A key focus of Huang’s vision for Europe is sovereignty in AI development. With tools like NVIDIA Nemotron, developers can build large language models tailored to local languages, cultures, and sensibilities. Huang highlighted how these models, integrated with platforms like Perplexity, enable secure, multilingual AI deployment. “You can now ask and get questions answered in the language, in the culture, in the sensibility of your country,” he said. Beyond models, NVIDIA is empowering companies to create their own AI agents with tools like the NeMo Agent toolkit and agentic AI blueprints, including a safety blueprint for enterprises and governments. The DGX Cloud Lepton platform, now integrated with Hugging Face, further simplifies deployment, offering a unified architecture that runs anywhere and provides instant access to global compute resources. Huang’s mantra of “one model architecture, one deployment” encapsulates this seamless approach to scaling AI across the continent.
AI’s impact in Europe isn’t confined to the virtual realm—it’s reshaping physical industries as well. Huang described a new industrial revolution fueled by NVIDIA’s Omniverse platform, which enables digital twins for simulation, automation, and optimization. In a groundbreaking move, NVIDIA is launching the world’s first industrial AI cloud in Germany to support manufacturers in scaling these capabilities. “We’re working on industrial AI with one company after another,” Huang noted, signaling a future where automation permeates every sector. This extends to transportation, with the NVIDIA DRIVE platform now in production to accelerate safe, intelligent autonomous vehicles. On stage, Huang was joined by Grek, a pint-sized robot, as he discussed collaborations with DeepMind and Disney to create Newton, the world’s most advanced physics training engine for robotics. “Soon, everything that moves will be robotic,” he predicted, pointing to cars as the next frontier.
Looking ahead, Huang emphasized that the next wave of AI is already here—and it’s exponential. Inference workloads have skyrocketed, with users growing from 8 million to 800 million in just a few years. To meet this demand, Huang introduced Blackwell-powered systems as “thinking machines” designed for reasoning and housed in AI factories that generate tokens—the raw material of modern intelligence. “These AI factories are going to generate tokens,” he said with a smile, turning to Grek, “and these tokens are going to become your food, little Grek.” This playful yet profound metaphor captured the essence of his vision: a future where physical robots and information agents coexist, driven by technologies that teach, simulate, and manipulate the world around us.
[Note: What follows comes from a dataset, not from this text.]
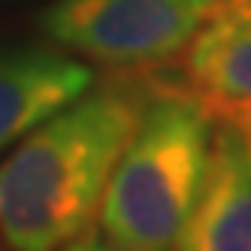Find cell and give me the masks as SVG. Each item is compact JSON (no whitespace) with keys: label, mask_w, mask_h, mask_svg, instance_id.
Returning <instances> with one entry per match:
<instances>
[{"label":"cell","mask_w":251,"mask_h":251,"mask_svg":"<svg viewBox=\"0 0 251 251\" xmlns=\"http://www.w3.org/2000/svg\"><path fill=\"white\" fill-rule=\"evenodd\" d=\"M248 3H251V0H248Z\"/></svg>","instance_id":"10"},{"label":"cell","mask_w":251,"mask_h":251,"mask_svg":"<svg viewBox=\"0 0 251 251\" xmlns=\"http://www.w3.org/2000/svg\"><path fill=\"white\" fill-rule=\"evenodd\" d=\"M178 251H251V149L242 130L218 124L194 203L176 233Z\"/></svg>","instance_id":"5"},{"label":"cell","mask_w":251,"mask_h":251,"mask_svg":"<svg viewBox=\"0 0 251 251\" xmlns=\"http://www.w3.org/2000/svg\"><path fill=\"white\" fill-rule=\"evenodd\" d=\"M0 3H12V0H0Z\"/></svg>","instance_id":"9"},{"label":"cell","mask_w":251,"mask_h":251,"mask_svg":"<svg viewBox=\"0 0 251 251\" xmlns=\"http://www.w3.org/2000/svg\"><path fill=\"white\" fill-rule=\"evenodd\" d=\"M215 6L218 0H55L40 12V27L70 51L136 70L182 55Z\"/></svg>","instance_id":"3"},{"label":"cell","mask_w":251,"mask_h":251,"mask_svg":"<svg viewBox=\"0 0 251 251\" xmlns=\"http://www.w3.org/2000/svg\"><path fill=\"white\" fill-rule=\"evenodd\" d=\"M94 70L49 46H0V151L79 100Z\"/></svg>","instance_id":"6"},{"label":"cell","mask_w":251,"mask_h":251,"mask_svg":"<svg viewBox=\"0 0 251 251\" xmlns=\"http://www.w3.org/2000/svg\"><path fill=\"white\" fill-rule=\"evenodd\" d=\"M176 82L212 121L251 133V3L218 0L194 40L173 58Z\"/></svg>","instance_id":"4"},{"label":"cell","mask_w":251,"mask_h":251,"mask_svg":"<svg viewBox=\"0 0 251 251\" xmlns=\"http://www.w3.org/2000/svg\"><path fill=\"white\" fill-rule=\"evenodd\" d=\"M245 139H248V149H251V133H245Z\"/></svg>","instance_id":"8"},{"label":"cell","mask_w":251,"mask_h":251,"mask_svg":"<svg viewBox=\"0 0 251 251\" xmlns=\"http://www.w3.org/2000/svg\"><path fill=\"white\" fill-rule=\"evenodd\" d=\"M146 103V82L127 70L22 136L0 164V236L9 251H64L85 236Z\"/></svg>","instance_id":"1"},{"label":"cell","mask_w":251,"mask_h":251,"mask_svg":"<svg viewBox=\"0 0 251 251\" xmlns=\"http://www.w3.org/2000/svg\"><path fill=\"white\" fill-rule=\"evenodd\" d=\"M149 103L103 194V233L118 245L164 251L176 242L200 188L212 118L182 85L173 64L136 67Z\"/></svg>","instance_id":"2"},{"label":"cell","mask_w":251,"mask_h":251,"mask_svg":"<svg viewBox=\"0 0 251 251\" xmlns=\"http://www.w3.org/2000/svg\"><path fill=\"white\" fill-rule=\"evenodd\" d=\"M64 251H142V248H130V245H118V242H112L109 236H79L76 242H70Z\"/></svg>","instance_id":"7"}]
</instances>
Huang’s keynote closed on a bold note, outlining a future powered by sovereign infrastructure, agentic AI, robotics, and exponential inference growth—all built in partnership with Europe. From Blackwell-powered factories to industrial clouds and quantum breakthroughs, the continent is not just participating in the AI revolution; it’s leading it. As Huang’s words echoed through the Dôme de Paris, one thing was clear: Europe’s intelligence infrastructure is no longer a concept—it’s a reality taking shape at an unprecedented pace.